The man clicked his heels, held out his hand, but did not give his name. Then he drew back into a dimly lit corner of the room.
“Well?” asked Delorme.
“I spent fifty taller,” Sandoval replied. “I paid the bill at the Chateau Madrid.”
It amused him to see how much it disconcerted Delorme that he should begin with this trivial demand. Delorme was obviously struggling to conceal his nervous excitement.
“Of course. Here you are.” He handed over a fifty taller note.

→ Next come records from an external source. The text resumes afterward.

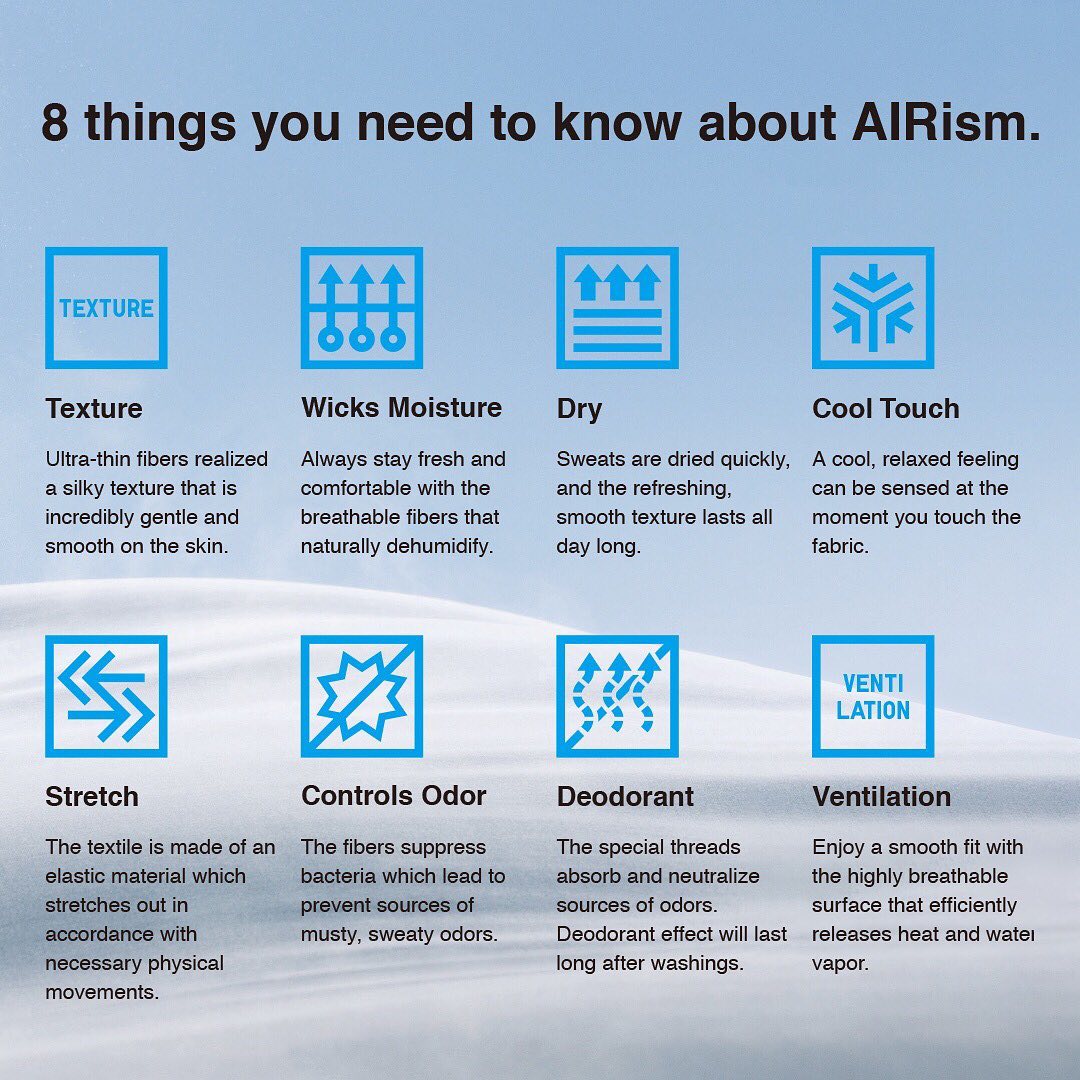 8 things you need to know about AIRism.

TEXTURE

Texture

Ultra-thin fibers realized a silky texture that is incredibly gentle and smooth on the skin.

Wicks Moisture

Always stay fresh and comfortable with the breathable fibers that naturally dehumidify.

Dry

Sweats are dried quickly, and the refreshing, smooth texture lasts all day long.

Cool Touch

A cool, relaxed feeling can be sensed at the moment you touch the fabric.

Stretch

The textile is made of an elastic material which stretches out in accordance with necessary physical movements.

Controls Odor

The fibers suppress bacteria which lead to prevent sources of musty, sweaty odors.

Deodorant

The special threads absorb and neutralize sources of odors. Deodorant effect will last long after washings.

VENTI LATION

Ventilation

Enjoy a smooth fit with the highly breathable surface that efficiently releases heat and water vapor.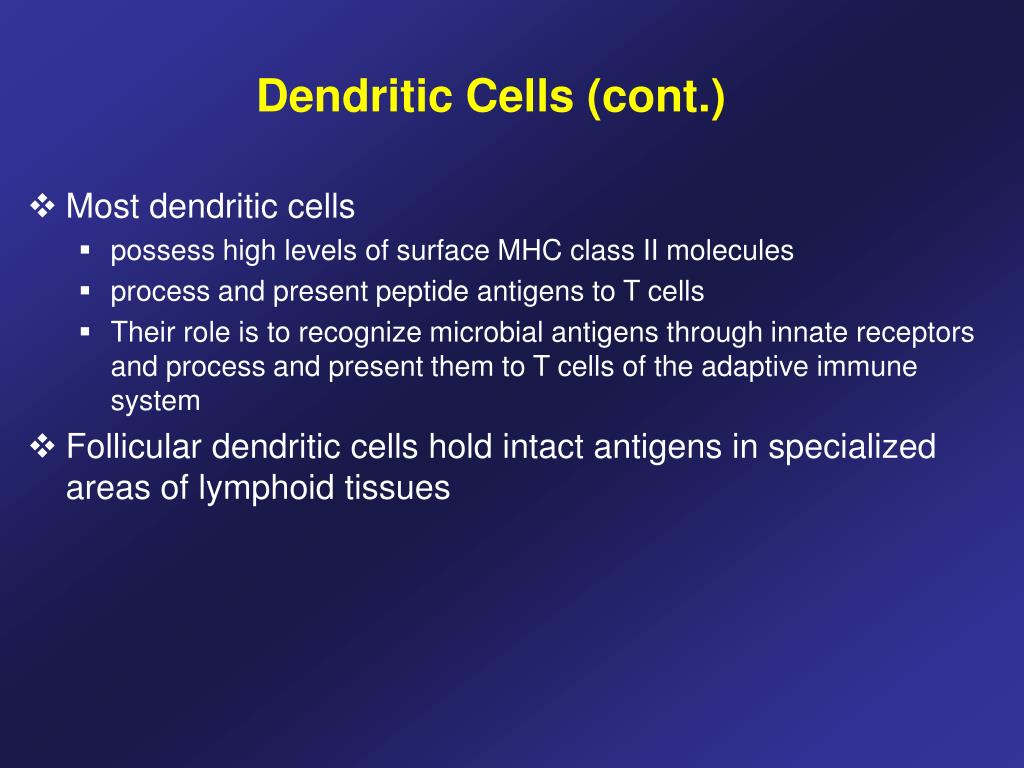 Dendritic Cells (cont.)

❖ Most dendritic cells
▪ possess high levels of surface MHC class II molecules
▪ process and present peptide antigens to T cells
▪ Their role is to recognize microbial antigens through innate receptors and process and present them to T cells of the adaptive immune system

❖ Follicular dendritic cells hold intact antigens in specialized areas of lymphoid tissues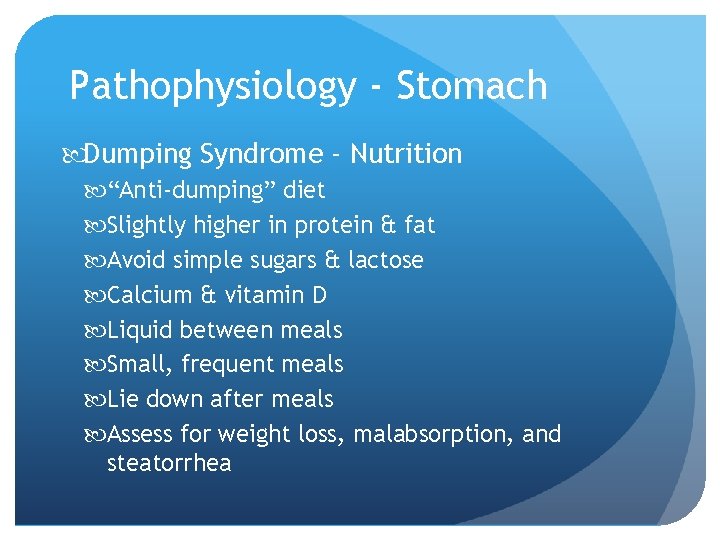 Pathophysiology - Stomach

Dumping Syndrome - Nutrition

“Anti-dumping” diet

Slightly higher in protein & fat

Avoid simple sugars & lactose

Calcium & vitamin D

Liquid between meals

Small, frequent meals

Lie down after meals

Assess for weight loss, malabsorption, and steatorrhea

“And now, if you would be so kind as to give us your report.”
“No,” thought Sandoval, “you could never make him forget his manners. He’s not what you’d imagine, for a rabid demagogue.”
And he recounted his tale. As he spoke, the stranger drew closer to him, studying him intently.
“Splendid, really splendid!” remarked Delorme. “Only an artist could have accomplished that. I particularly like the way you timed the Countess’ arrival.”
“It was very simple. I sent her an anonymous letter saying that if she wished to expose her husband she should come to the Chateau Madrid at six. I know how jealous she is.”
Delorme turned to the stranger.
“This place in the country where they’ve taken him is manned by our people, masquerading as household staff. If necessary, they’ll detain him by force. But it won’t be needed. Fear of his wife will be much more effective.”
“Thank you, Sandoval,” said the stranger, and again offered his hand.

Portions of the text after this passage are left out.